She fell for it the way adults always did. Too bad hot guys weren't such easy prey. “No one knows. We've been waiting for him to wake up to ask him.” Tucking the chart under her arm where it couldn't be misplaced, she began ushering Danny out of the room. At the doorway she stopped. “Did he say anything to you?”

“Not much. I don't think he remembers anything.”

“About the accident?”

“At all,” Danny stated.

* * *

Despite the nurse's reminder of hospital visiting policy for minors, Danny had no intention of staying away. Isaac had no one. For the first time in his life, Danny understood what it felt like to not have any friends, and he couldn't stomach the thought of Isaac alone in the hospital room, wondering why no one was visiting him.

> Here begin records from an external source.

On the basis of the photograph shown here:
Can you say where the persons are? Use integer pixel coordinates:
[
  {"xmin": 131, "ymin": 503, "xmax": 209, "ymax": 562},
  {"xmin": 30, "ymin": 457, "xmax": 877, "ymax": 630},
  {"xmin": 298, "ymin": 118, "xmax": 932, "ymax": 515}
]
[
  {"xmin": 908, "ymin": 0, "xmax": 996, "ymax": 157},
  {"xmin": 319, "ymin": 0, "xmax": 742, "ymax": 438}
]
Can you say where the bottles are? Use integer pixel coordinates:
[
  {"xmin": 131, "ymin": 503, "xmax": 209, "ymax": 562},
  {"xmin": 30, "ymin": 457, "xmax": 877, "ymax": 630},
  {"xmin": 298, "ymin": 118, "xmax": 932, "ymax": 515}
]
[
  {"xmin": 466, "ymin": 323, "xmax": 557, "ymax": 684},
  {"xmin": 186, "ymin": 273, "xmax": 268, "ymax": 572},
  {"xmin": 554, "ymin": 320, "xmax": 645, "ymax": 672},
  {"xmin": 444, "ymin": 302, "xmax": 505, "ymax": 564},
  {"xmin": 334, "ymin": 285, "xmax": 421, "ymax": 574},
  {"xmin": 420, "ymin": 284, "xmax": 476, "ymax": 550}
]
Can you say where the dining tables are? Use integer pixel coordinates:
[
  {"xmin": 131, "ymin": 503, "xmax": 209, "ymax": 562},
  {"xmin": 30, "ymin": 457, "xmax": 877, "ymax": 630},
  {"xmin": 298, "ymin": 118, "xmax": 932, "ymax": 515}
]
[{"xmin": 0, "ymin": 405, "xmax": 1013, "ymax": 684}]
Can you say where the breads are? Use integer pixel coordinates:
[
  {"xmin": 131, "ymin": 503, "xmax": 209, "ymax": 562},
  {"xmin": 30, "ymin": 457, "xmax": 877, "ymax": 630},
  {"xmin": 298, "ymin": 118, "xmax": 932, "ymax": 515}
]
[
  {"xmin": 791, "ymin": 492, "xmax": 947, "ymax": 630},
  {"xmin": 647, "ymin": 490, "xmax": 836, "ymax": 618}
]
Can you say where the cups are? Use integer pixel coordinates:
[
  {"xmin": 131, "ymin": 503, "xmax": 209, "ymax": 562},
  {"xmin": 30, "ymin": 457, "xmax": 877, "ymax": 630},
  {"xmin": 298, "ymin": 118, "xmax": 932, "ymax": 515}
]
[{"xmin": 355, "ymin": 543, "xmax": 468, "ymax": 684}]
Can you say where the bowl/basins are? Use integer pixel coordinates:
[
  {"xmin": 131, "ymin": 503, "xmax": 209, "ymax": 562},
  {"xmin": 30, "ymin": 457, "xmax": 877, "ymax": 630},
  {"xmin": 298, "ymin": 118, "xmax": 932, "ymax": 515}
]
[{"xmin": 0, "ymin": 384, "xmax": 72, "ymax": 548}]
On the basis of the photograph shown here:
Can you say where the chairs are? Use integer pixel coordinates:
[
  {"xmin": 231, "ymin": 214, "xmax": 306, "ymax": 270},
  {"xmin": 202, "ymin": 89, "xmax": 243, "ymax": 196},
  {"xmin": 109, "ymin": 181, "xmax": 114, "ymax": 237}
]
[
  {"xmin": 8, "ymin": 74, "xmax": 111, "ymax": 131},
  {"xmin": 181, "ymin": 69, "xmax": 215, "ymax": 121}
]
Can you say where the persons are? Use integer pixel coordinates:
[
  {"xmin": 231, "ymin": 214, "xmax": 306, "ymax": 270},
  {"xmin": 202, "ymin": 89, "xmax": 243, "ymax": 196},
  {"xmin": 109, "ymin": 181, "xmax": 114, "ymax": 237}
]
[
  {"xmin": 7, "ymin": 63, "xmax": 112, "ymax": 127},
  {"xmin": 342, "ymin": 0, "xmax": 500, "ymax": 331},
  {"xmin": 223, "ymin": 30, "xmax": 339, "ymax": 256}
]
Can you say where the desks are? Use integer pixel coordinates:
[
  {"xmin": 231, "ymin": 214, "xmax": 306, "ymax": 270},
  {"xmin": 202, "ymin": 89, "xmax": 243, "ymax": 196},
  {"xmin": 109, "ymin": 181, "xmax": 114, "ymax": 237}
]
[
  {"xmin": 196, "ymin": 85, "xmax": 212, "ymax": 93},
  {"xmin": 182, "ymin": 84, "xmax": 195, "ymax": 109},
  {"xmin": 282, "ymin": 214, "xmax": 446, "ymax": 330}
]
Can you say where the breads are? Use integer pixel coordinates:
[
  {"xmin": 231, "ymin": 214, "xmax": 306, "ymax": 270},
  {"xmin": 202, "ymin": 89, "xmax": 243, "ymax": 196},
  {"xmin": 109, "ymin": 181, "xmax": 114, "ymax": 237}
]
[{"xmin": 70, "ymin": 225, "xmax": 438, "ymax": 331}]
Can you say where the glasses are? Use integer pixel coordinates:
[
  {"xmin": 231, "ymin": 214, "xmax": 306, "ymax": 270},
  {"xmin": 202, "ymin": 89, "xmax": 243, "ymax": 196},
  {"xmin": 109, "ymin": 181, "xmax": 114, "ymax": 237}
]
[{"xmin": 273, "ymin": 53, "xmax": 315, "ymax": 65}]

And visiting him as a friend couldn't even be that easy, because now Danny had to pretend to be his boyfriend. If Damon, his ex and by far his longest term relationship, could be believed, Danny's abilities to be a good boyfriend were limited. 

He stopped by the florist's the first thing the next morning to pick out some flowers. It was supposed to be a quick purchase—grab some flowers, in an out. Not until he was standing in front of the bouquets did he realize how many, and how complicated, the symbols of a relationship status were. How long had he had Isaac been “dating”, he wondered? Were they even at flowers, or was he better off going with candy or flowers? Maybe a teddy bear with a lacrosse shirt? If they were at flowers, were they still at carnations or was it safe to go to roses? An agonizing half hour later he settled on a mix of summer flowers.

By the time Danny got to the hospital, visiting hours were in full swing. Clutching the flowers, he hesitated just inside the big glass doors at the entrance and came very close to turning around and walking right back out. His hands wouldn't stop sweating and he couldn't shake the feeling that all the nurses and orderlies bustling around were watching him extra carefully. _It was a lie of convenience,_ he reminded himself.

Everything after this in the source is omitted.